OrderCloud Webhook Authentication

One of the most common ways to integrate with OrderCloud.io is via webhooks, where your custom endpoints are called directly by OrderCloud, rather than a user app, when some event occurs within the platform. When you configure a webhook, you provide a secret key that is used by OrderCloud to create a hash of the request body and send it in the X-oc-hash header. Your custom endpoint can then check this hash to ensure the authenticity of the call. Here are the steps involved:

1. Register OrderCloud webhook authentication in your Startup class.

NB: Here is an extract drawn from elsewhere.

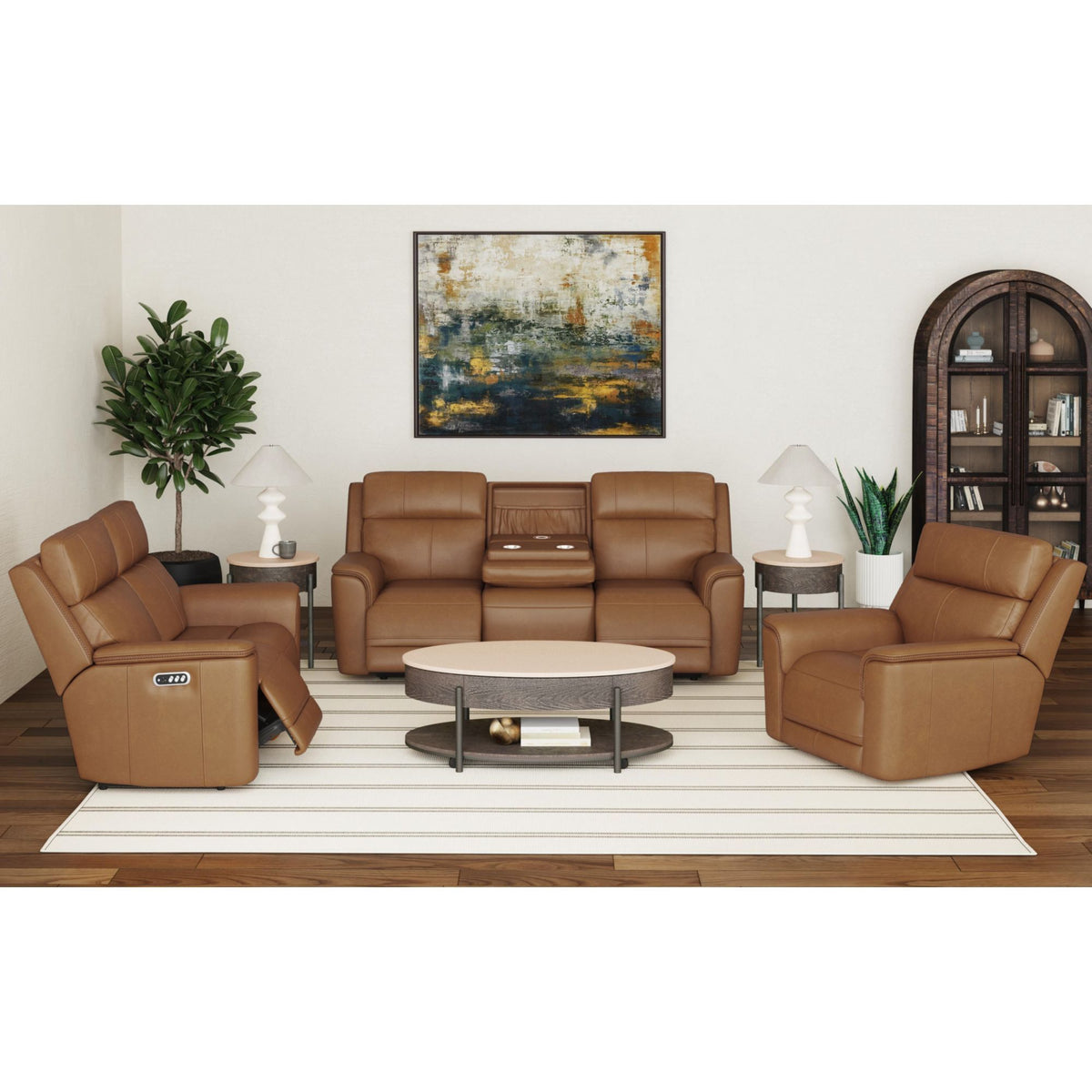 Mustang P3 Recliner in Dark Brown by Elements International, view 8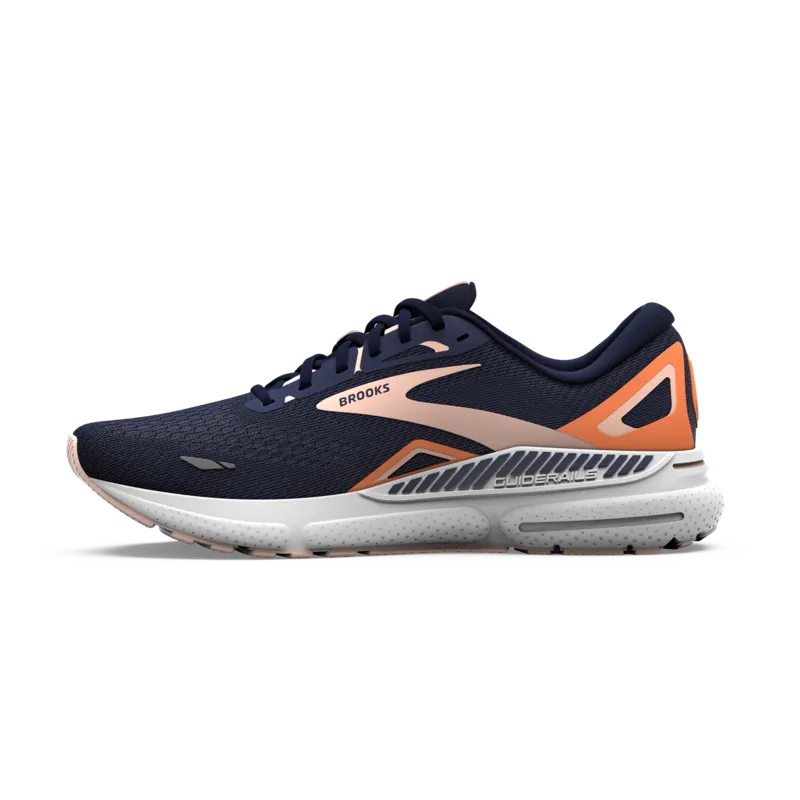 Brooks Adrenaline GTS 23 (B Width) - Peacoat/Tangerine/Peach (Womens)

You must include your secret key here.

public virtual void ConfigureServices(IServiceCollection services) {
    service.AddOrderCloudWebhookAuth(opts => opts.HashKey = "my-secret-key");
}

2. Mark any of your controllers or action methods with [OrderCloudWebhookAuth].

[Route("webhook")]
[OrderCloudWebhookAuth]
public object HandleAddressSave([FromBody] WebhookPayloads.Addresses.Save<MyConfigData> payload) {
    ...
}

Verify webhooks without route attributes

You can verify a webhook request without using an attribute on a route. Use the raw functionality from a service. This may be helpful for azure functions or other contexts.

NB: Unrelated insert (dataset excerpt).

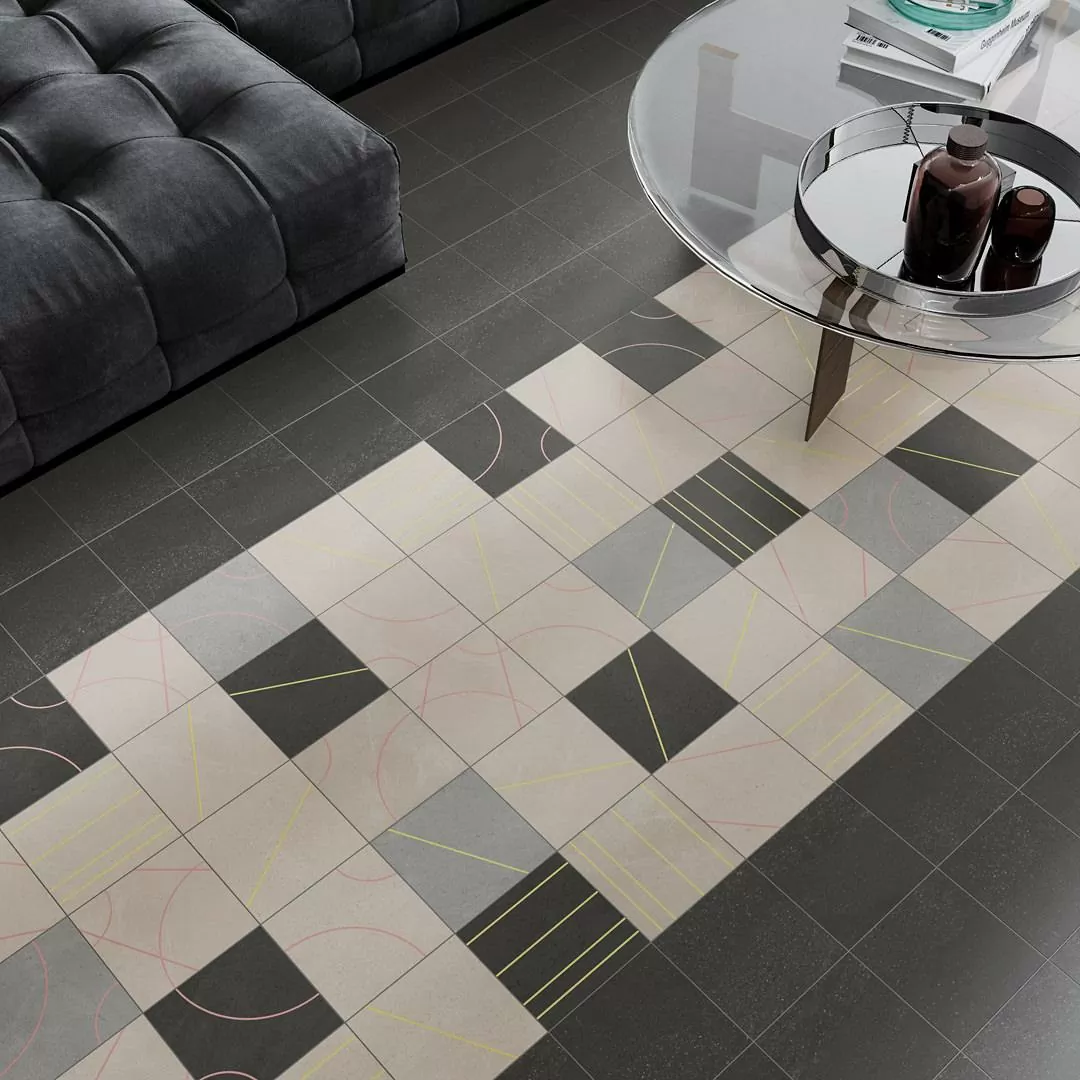 Керамогранит SBD040/SG1591 Декор Матрикс серый тёмный 20*20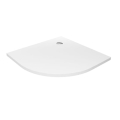 NEW TRENDY NEX 80x80 brodzik półokrągły, biały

private readonly IRequestAuthenticationService _authService;
private readonly AppSettings _settings;
...
var options = new OrderCloudWebhookAuthOptions() { HashKey = _settings.OrderCloudSettings.WebhookHash }; // "my-secret-key"

HttpRequest request = null; // how ever you can access the http request
_authService.VerifyWebhookHashAsync(request, options); // will throw exception if invalid

Note that you may need to change your app configuration so that the request body can be read multiple times.

Best Practices

For security reasons it is important to keep your webhook hash key confidential and never store the raw value in your codebase or anywhere else where developers outside your organization may access it. Make sure you store this key somewhere secure and pass it into your application as a constant. A good solution for this is to store your hash key in an Azure App Configuration.

Webhook payload types (such as WebhookPayloads.Addresses.Save above) are defined in the OrderCloud.io .NET SDK.